What are WebSockets?

A brief introduction to WebSockets and their applications

Photo by Greg Rosenke on Unsplash

The term “sockets” in computer science has been around for quite some time and it generally refers to a software interface that two processes (locally on the same machine or on different endpoints somewhere on the network) use to communicate with each other. Think of it like a door through which processes send and receive messages. Similarly, WebSockets have been created to add real-time communication between servers and clients in web applications. Does that mean that real-time communication didn’t exist before the WebSocket protocol? We will dive into that next and talk more about WebSockets and what are they used for.

Background

The web has been using the HTTP protocol to allow communication between a client and a server using a request-response model. The way this works is that a client sends a request over a TCP/IP connection to a server asking for a specific resource. This request should always start with a header that specifies the HTTP method. It will also include a lot of key-value pairs that inform the server about what kind of responses the client understands. Upon receiving the request, the server responds with the appropriate resource. That being said, the server won’t be able to push new data to the client unless a new request is made. This was not a big deal in the early days of the web when real-time communication was nothing but a far-fetched dream and websites were only required to serve simple assets. Nowadays, however, many web applications are expected to include advanced features and models such as real-time chat rooms, publish/subscribe models, or stock exchange boards.

HTTP 1.1 Request-Response Cycle

Initially, this was dealt with by adjusting the tools that were available back then. One of these solutions was to come up with the XMLHttpRequest object which allows a client to make requests to a server without refreshing the web page. Many modern browsers adopted this new standard as it widely improved the user-interaction with web applications. A while later, AJAX came to life which allowed asynchronous requests to be made to servers using JavaScript. In order to simulate real-time communication, developers came up with a way to send AJAX requests automatically based on a pre-set time interval. So for example a client would make an AJAX request to the server to fetch new data every 2 seconds. This was known as short polling.

HTTP Short-Polling

Another more adopted solution was to make a request to the server and persist the connection until a server responds with some data. Once that cycle was completed, the client would initiate another request and so on. Developers called this technique long polling. Using this technique, the server would keep the request open until the requested data becomes available.

HTTP Long-Polling

While those half-duplex uni-directional techniques seemed to get the job done, they had a lot of limitations, especially when dealing with more complex scenarios. This was mainly due to the high overhead involved in constantly sending requests and blocking server resources. This lead to the creation of “WebSockets”, a term coined in 2008 by its founding fathers Michael Carter and Ian Hickson.

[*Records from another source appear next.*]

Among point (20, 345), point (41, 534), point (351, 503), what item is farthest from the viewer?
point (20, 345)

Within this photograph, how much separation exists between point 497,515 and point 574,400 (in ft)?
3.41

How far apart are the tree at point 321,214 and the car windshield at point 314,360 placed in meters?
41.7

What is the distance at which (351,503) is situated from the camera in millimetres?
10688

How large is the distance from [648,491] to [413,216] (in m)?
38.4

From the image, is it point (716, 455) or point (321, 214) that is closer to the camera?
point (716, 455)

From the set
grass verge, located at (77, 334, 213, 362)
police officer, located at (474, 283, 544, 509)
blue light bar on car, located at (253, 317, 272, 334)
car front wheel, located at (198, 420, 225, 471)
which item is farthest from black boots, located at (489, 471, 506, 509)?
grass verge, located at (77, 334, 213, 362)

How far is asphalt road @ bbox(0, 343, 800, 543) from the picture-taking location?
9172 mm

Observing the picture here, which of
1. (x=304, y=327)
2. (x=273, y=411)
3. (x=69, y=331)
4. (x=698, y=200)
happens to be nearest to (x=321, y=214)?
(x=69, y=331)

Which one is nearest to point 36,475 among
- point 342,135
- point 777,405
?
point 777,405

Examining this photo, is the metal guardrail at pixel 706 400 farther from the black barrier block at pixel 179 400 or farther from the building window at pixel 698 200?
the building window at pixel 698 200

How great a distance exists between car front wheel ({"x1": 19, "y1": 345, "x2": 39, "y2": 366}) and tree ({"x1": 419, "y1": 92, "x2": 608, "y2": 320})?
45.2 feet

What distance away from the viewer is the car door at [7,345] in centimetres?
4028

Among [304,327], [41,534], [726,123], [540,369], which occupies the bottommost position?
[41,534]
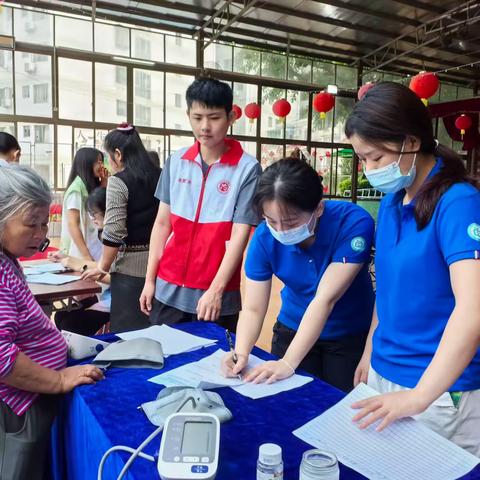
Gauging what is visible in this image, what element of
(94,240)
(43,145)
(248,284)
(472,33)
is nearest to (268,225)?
(248,284)

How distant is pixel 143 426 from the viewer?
855mm

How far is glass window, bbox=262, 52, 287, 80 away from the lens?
31.1 feet

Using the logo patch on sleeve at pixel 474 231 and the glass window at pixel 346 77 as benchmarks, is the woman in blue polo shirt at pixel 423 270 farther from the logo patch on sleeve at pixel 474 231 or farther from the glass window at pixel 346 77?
the glass window at pixel 346 77

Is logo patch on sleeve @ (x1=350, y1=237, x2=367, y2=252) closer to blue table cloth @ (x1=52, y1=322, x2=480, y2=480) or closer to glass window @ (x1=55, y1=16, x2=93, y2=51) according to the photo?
blue table cloth @ (x1=52, y1=322, x2=480, y2=480)

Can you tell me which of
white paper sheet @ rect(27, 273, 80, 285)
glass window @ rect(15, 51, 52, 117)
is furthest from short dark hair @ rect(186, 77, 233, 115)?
glass window @ rect(15, 51, 52, 117)

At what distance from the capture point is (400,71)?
35.5ft

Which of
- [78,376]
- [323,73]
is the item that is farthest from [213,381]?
[323,73]

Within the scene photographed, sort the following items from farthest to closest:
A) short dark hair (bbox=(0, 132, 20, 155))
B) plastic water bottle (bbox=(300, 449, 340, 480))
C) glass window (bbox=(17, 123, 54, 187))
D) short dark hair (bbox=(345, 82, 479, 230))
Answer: glass window (bbox=(17, 123, 54, 187)) → short dark hair (bbox=(0, 132, 20, 155)) → short dark hair (bbox=(345, 82, 479, 230)) → plastic water bottle (bbox=(300, 449, 340, 480))

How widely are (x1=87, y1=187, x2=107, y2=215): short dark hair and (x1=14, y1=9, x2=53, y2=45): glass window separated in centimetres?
653

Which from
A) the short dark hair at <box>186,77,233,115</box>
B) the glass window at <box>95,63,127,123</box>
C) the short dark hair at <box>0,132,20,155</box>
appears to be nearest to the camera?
the short dark hair at <box>186,77,233,115</box>

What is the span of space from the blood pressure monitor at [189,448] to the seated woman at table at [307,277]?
355 millimetres

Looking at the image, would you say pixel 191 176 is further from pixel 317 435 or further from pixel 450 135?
pixel 450 135

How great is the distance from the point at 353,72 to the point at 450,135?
3330mm

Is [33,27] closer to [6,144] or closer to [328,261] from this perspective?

Okay so…what are WebSockets?

A WebSocket is an application layer protocol that allows for full-duplex bidirectional communication with minimal overhead. In layman’s terms, full-duplex indicates that both the client and the server can send messages simultaneously. Websockets use the HTTP protocol to establish a connection between a server and a client and then use TCP/IP to transmit data. Note that WebSockets are NOT an alternative to HTTP but rather an upgrade. That being said, the request header sent by a client to a server to use the WebSocket protocol is quite similar to that sent when using HTTP. However, there are some new key-value pairs added to both the request and the response headers. Below is an example of a typical handshake to upgrade to WebSockets.

Client handshake request

GET /chat HTTP/1.1
Host: sample.com:3000
Upgrade: websocket
Connection: Upgrade
Sec-WebSocket-Key: somekey
Sec-WebSocket-Version: someversion

Server handshake response

HTTP 1.1 101 Switching protocols
Upgrade: websocket
Connection: Upgrade
Sec-WebSocket-Accept: somehash
Sec-Websocket-Version: someversion

The completion of this handshake indicates that both the client and the server have agreed to keep the TCP/IP connection running until one of the sides decides to terminate it. Therefore, we now have a persistent bi-directional connection. As you may have guessed, this allows the server to push new data as soon as it becomes available without having to wait for the client to explicitly request it. This paves the way for web applications to add a lot of complex features that require real-time communication.

WebSocket Protocol

In what scenarios should WebSockets be used?

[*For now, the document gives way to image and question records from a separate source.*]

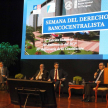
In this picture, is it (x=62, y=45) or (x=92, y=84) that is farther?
(x=62, y=45)

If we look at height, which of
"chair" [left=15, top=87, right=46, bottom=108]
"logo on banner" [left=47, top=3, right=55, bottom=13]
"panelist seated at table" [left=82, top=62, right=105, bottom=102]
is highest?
"logo on banner" [left=47, top=3, right=55, bottom=13]

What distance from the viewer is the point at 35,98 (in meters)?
2.67

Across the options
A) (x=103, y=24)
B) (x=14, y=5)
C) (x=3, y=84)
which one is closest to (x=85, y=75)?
(x=103, y=24)

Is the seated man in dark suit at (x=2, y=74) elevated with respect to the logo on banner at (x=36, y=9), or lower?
lower

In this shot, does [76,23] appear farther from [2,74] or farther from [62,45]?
[2,74]

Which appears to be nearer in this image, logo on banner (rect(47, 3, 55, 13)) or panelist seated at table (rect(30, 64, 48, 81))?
panelist seated at table (rect(30, 64, 48, 81))

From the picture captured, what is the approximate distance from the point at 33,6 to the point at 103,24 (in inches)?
112

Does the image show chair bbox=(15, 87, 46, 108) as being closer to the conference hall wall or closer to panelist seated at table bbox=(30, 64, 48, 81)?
panelist seated at table bbox=(30, 64, 48, 81)

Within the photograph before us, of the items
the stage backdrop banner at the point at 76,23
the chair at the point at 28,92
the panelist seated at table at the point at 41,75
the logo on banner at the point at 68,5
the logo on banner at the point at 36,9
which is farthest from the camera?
the logo on banner at the point at 36,9

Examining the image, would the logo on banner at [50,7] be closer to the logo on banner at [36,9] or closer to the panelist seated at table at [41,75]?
the logo on banner at [36,9]

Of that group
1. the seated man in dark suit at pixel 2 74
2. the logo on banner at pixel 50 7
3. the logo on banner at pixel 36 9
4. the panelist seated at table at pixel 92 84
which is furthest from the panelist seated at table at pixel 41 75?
the logo on banner at pixel 36 9

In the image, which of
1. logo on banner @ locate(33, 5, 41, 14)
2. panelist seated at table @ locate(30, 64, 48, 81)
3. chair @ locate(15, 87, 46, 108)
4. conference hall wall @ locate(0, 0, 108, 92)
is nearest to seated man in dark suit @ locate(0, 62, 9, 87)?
conference hall wall @ locate(0, 0, 108, 92)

Attempting to use WebSockets for applications that require occasional communication is simply overkill. The advantages won’t really justify the high costs incurred to keep a server running. This can be a serious issue when trying to scale up to handle thousands of connections at the same time. However, there are many scenarios where WebSockets would be the perfect solution. If you are building an application that requires one of the following, then updating to WebSockets would be the way to go:

  1. A chat application that requires the client to have a fast reaction time.
  2. A stock-price application where a server is required to push new data to all the connected clients as soon as new data is available.
  3. A food delivery application with real-time location support, where the message exchange frequency between the client and the server is expected to be relatively high. Recall that WebSockets are highly efficient in the sense that they don’t have to keep establishing connections frequently. This process requires a lot of overhead to exchange request/response headers which can be minimized if WebSockets were used instead.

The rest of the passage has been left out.